BCH is the biggest gainer among the top 50 cryptocurrencies by market cap as Bitcoin Cash news aid bulls’ course.

Bitcoin Cash price’s 24-hour gains of over 25% indeed put it well above other notable gainers Stacks (STX), Optimism (OP) and Render (RNDR).

BCH was also outperforming Bitcoin (BTC), which itself notched impressive gains as it traded to the $29k mark for the first time in over a month.

Bitcoin Cash spikes amid Wall Street crypto news

Wednesday saw most coins trade in green, in contrast to the US stock market that had seen major indices close in the red ahead of Fed Chair Jerome Powell’s two-day testimony.

For crypto, the widespread gains followed on last week’s bounce after asset investment behemoth BlackRock filed for a spot Bitcoin ETF. Today, news of other top asset managers in WisdomTree and Invesco following BlackRock into submitting spot ETF proposals to the US Securities and Exchange Commission (SEC) catapulted bulls into action.

Bitcoin Cash price therefore rose alongside those of other altcoins as sentiment flipped positive.

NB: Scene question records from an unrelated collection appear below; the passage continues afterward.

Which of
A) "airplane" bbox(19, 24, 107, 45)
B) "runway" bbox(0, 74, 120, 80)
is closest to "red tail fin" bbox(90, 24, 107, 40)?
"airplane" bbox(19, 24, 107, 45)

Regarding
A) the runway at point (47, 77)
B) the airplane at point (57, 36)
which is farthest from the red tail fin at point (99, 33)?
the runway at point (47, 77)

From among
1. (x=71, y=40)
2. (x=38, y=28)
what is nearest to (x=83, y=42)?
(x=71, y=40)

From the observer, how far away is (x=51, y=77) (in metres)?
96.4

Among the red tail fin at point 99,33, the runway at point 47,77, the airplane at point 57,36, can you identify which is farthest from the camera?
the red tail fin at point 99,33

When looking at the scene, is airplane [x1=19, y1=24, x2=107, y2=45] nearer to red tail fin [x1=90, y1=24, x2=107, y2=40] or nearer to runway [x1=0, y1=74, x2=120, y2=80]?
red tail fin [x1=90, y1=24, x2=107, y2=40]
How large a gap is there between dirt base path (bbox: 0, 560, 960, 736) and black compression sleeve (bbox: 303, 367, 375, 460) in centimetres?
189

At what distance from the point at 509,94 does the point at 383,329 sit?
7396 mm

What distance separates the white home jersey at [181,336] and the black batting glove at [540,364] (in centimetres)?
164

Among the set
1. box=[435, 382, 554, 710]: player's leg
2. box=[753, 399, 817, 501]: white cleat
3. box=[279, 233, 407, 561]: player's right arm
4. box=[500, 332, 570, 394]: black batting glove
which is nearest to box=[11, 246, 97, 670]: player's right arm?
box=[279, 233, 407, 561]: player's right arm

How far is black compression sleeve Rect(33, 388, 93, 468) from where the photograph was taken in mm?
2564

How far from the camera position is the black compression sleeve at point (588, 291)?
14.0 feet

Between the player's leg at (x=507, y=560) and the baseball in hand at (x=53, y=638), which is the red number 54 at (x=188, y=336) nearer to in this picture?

Moreso, the price of BCH could have found a new leg after the Wall Street-backed cryptocurrency exchange EDX Markets went live.

As CoinJournal reported, EDX is a new crypto exchange backed by Wall Street giants Fidelity, Charles Schwab, and Citadel. BCH price might have surged on news that EDX will initially only support four cryptocurrencies – Bitcoin, Litecoin, Ethereum and Bitcoin Cash.

Bitcoin Cash price prediction

The upside momentum from this news is likely why BCH/USD rose to near $140, its highest price level since March 20.  

Bitcoin Cash BCH price chart by TradingView

It remains to be seen if bulls exploit the broader market sentiment to trade higher. If it happens, then BCH/USD could target the psychological $200 area and possibly May 2022 highs.

On the downside, the $100 zone remains a key support area that could act as a demand reload level. Currently, BCH/USD is hovering near $130, about 22% up in the 24-hour range.